Energy resource classification systems are useful assessment tools that support energy planning and project development, e.g., siting and feasibility studies. They typically establish standard classes of power, a measure of the opportunity for energy resource capture. In this study, we develop wave energy resource classification systems for the US based on wave power (J, kW/m) and its distribution with peak period (Tp,s). These metrics are calculated for 70,386 sites from partitioned bulk wave parameters generated from a validated 30-year WaveWatch III model hindcast. As the operating resonant period bandwidth of a wave energy converter (WEC) technology is an important design characteristic, the dominant period band containing the largest energy content is identified among three peak period band classes.
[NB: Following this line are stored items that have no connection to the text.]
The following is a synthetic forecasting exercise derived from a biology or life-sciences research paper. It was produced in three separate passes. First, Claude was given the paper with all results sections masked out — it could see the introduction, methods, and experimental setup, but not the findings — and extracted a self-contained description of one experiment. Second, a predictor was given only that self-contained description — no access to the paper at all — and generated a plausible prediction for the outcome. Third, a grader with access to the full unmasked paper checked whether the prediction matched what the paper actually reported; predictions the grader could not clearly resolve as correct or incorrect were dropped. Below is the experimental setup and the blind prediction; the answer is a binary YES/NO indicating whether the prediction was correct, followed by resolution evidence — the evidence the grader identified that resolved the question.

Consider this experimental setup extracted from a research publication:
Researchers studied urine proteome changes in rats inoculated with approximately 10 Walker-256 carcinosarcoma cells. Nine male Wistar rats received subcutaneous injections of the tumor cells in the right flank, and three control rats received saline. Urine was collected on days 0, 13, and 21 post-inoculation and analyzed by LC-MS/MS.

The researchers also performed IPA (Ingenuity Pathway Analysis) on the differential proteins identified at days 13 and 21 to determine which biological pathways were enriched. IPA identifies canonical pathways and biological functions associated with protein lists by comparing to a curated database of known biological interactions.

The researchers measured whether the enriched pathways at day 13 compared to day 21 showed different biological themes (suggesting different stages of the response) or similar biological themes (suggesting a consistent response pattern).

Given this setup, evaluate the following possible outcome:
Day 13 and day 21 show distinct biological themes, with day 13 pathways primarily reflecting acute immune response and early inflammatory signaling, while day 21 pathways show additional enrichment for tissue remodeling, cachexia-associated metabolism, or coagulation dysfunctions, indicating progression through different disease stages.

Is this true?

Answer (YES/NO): NO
These classification systems, comprised of four power classes and three peak period band classes, are based on the total wave power or the partitioned wave power in the dominant peak period band. They discriminate distinct trends in wave energy resource among five regions within the US, and provide useful information for energy planners, project developers, and technology designers. They also establish a framework for investigating the feasibility of a compatible wave climate (design load) conditions and WEC technology classification system to reduce design and manufacturing costs.

Suggested Citation

  • Ahn, Seongho & Haas, Kevin A. & Neary, Vincent S., 2019. "Wave energy resource classification system for US coastal waters," Renewable and Sustainable Energy Reviews, Elsevier, vol. 104(C), pages 54-68.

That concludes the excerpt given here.